TSA staffers proposed allowing smaller knives, ice picks, scissors and bows and arrows back onto flights, according to the Washington Post, which first wrote about the proposals. The easing of the security restrictions for those types of potential weapons was made because TSA evaluators deemed them to be of low risk.
News of the TSA proposal and the continued increase in items caught passing through airport security drew congressional concern Monday.
“I’m glad that TSA is reviewing its screening practices, which several Democratic committee members and I have called for in the past, because after all there is a world of difference between a firearm and cuticle scissors,” said Rep. Bennie Thompson, D-Miss., ranking member of the House Committee on Homeland Security. “But, I do hope TSA will move forward with caution since the risk that a terrorist would try to overtake a plane has not gone away,” Thompson said. “We’ll also be watching with great interest to be sure that these changes don’t mean the pendulum swings so far that travelers are made less safe or indiscriminately profiled.”
One security expert brushed aside both the TSA’s proposed revisions and the news of increased weapons grabbed at security check points.
“This is not a relaxation in security, you can’t relax what you don’t have,” said Mike Boyd, an aviation security expert and head of the Colorado-based Boyd Group. “It’s a change in the screening process,” Boyd said of the potential change in the TSA’s banned items list.
Furthermore, Boyd isn’t surprised or concerned at the record number of firearms and other potential weapons found on airline passengers. “Not one of them has been confiscated from a terrorist,” Boyd said. “Not one of them was confiscated from anybody who was going to do damage to an airplane.”

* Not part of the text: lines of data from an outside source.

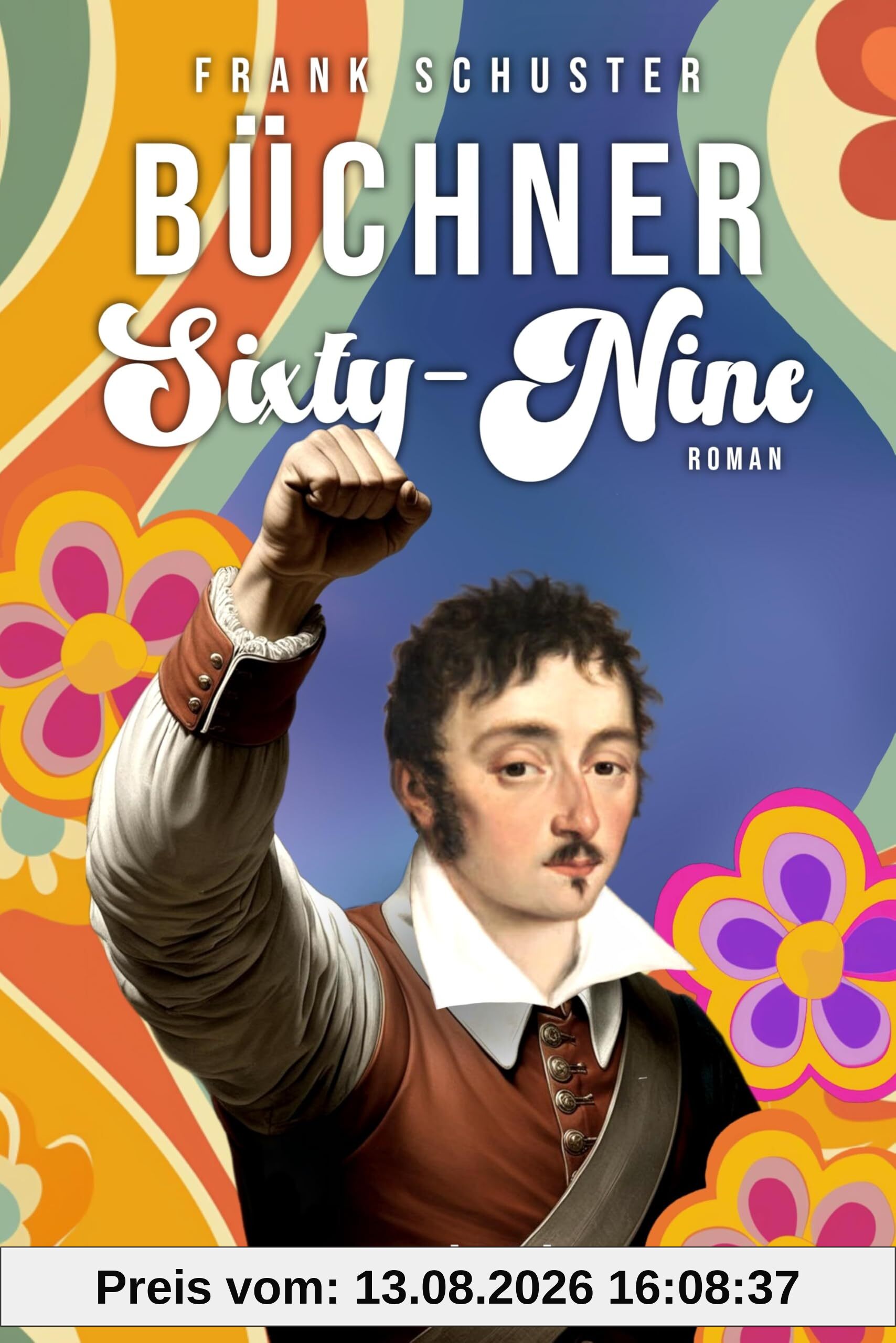 Büchner Sixty-Nine: Roman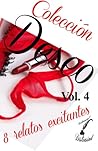 Colección deseo - Vol. 4 (Spanish Edition)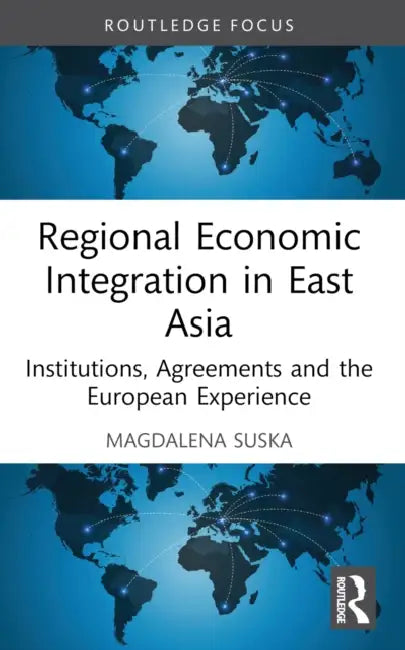 Regional Economic Integration in East Asia by Magdalena Suska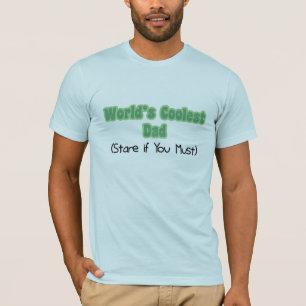 World's Coolest Dad T-Shirt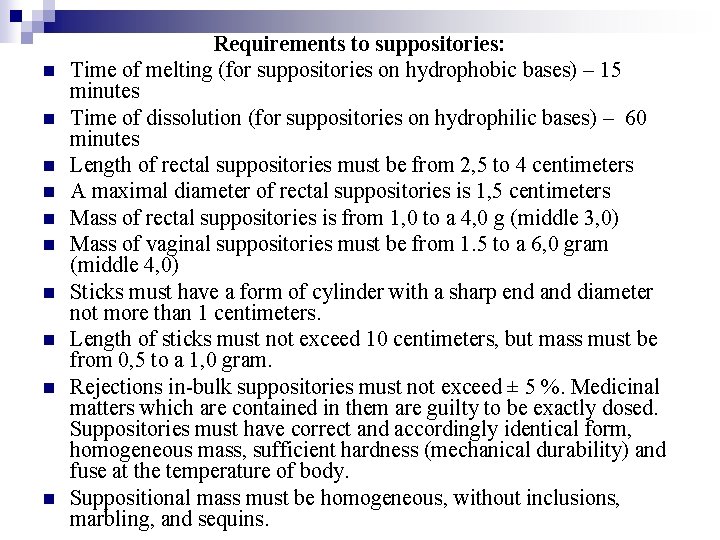 n n n n n Requirements to suppositories: Time of melting (for suppositories on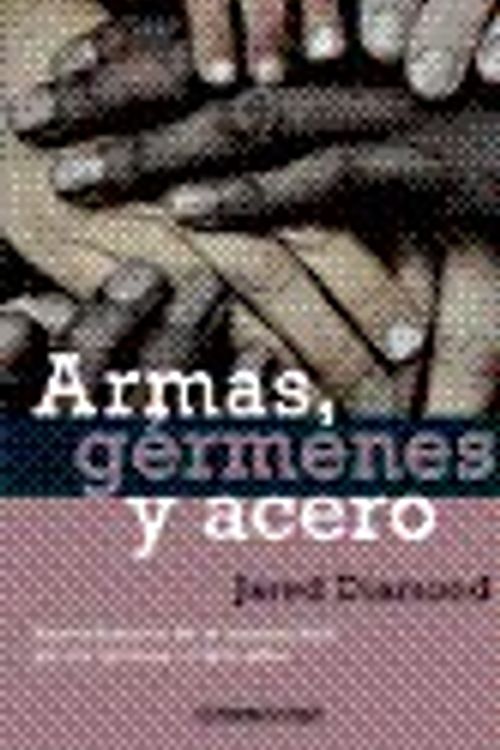 Cover Art for 9789707805873, Armas, gérmenes y acero by Jared Diamond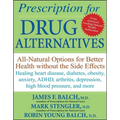 Prescription for Drug Alternatives: All-Natural Options for Better Health Without the Side Effects - Paperback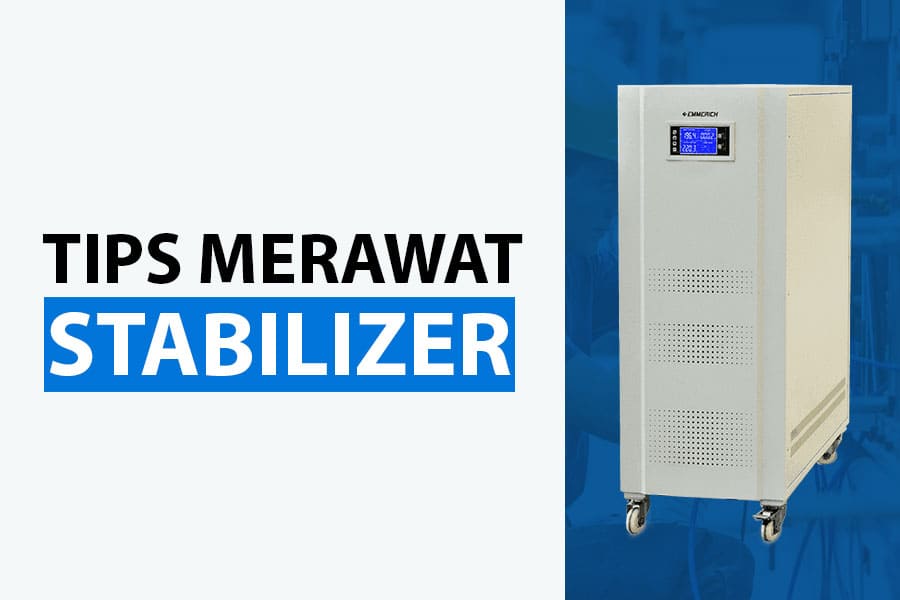 Tips Merawat Stabilizer Listrik agar Tahan Lama dan Efisien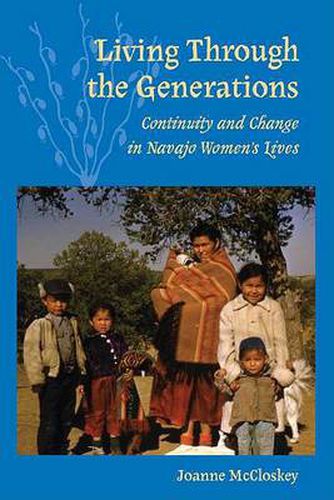 Cover image for Living Through the Generations: Continuity and Change in Navajo Women's Lives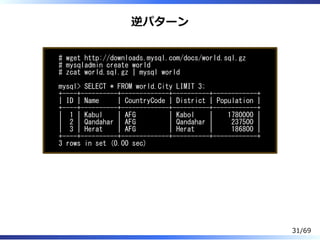逆パターン
# wget http://downloads.mysql.com/docs/world.sql.gz
# mysqladmin create world
# zcat world.sql.gz | mysql world
mysql> SELECT * FROM world.City LIMIT 3;
+----+----------+-------------+----------+------------+
| ID | Name | CountryCode | District | Population |
+----+----------+-------------+----------+------------+
| 1 | Kabul | AFG | Kabol | 1780000 |
| 2 | Qandahar | AFG | Qandahar | 237500 |
| 3 | Herat | AFG | Herat | 186800 |
+----+----------+-------------+----------+------------+
3 rows in set (0.00 sec)
31/69
 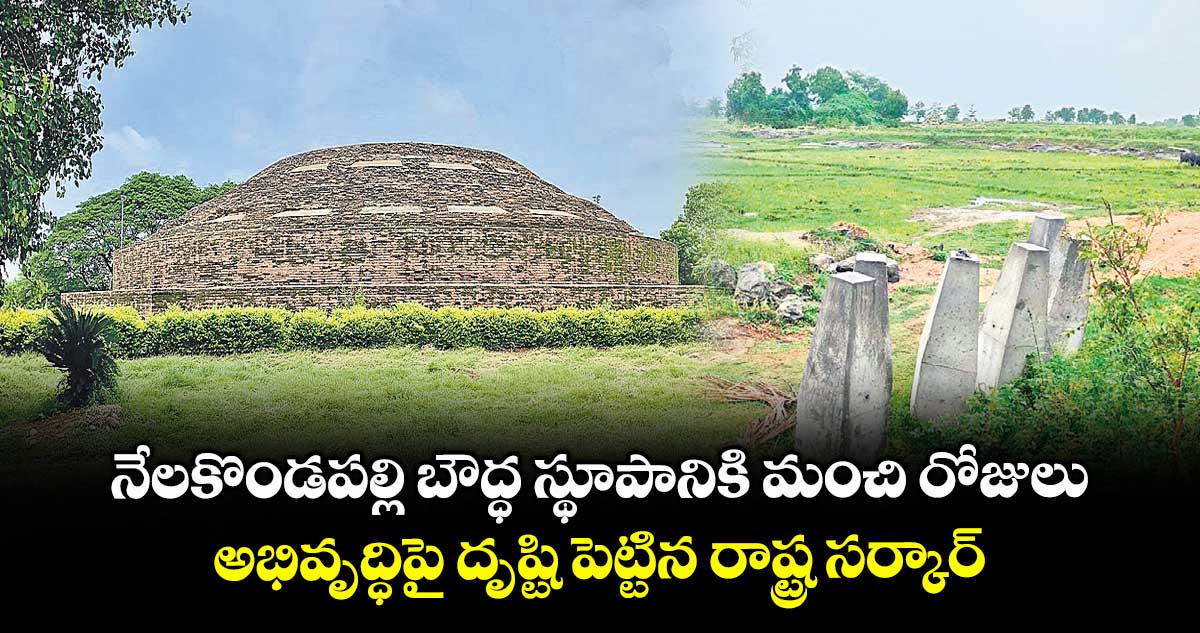 నేలకొండపల్లి బౌద్ధ స్థూపానికి మంచి రోజులు .. అభివృద్ధిపై దృష్టి పెట్టిన రాష్ట్ర సర్కార్
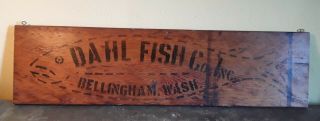 Vintage Dahl Fish Co.  Inc.  Wooden Advertising Box Sign Bellingham Wash.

Noting that you can make a weapon by shaving the edge of a credit card to “slit somebody’s throat,” Boyd said he didn’t have any problem with allowing knives or other such objects on board a plane. “The real issue is what can get on the airplanes from other sources,” he said. Terrorists are going to have others get their weapons on board, Boyd said. “They’ll have their buddy cleaning the plane do it for them,” he said. “Remember a terrorist cell is just that, it’s a well-planned group of people.”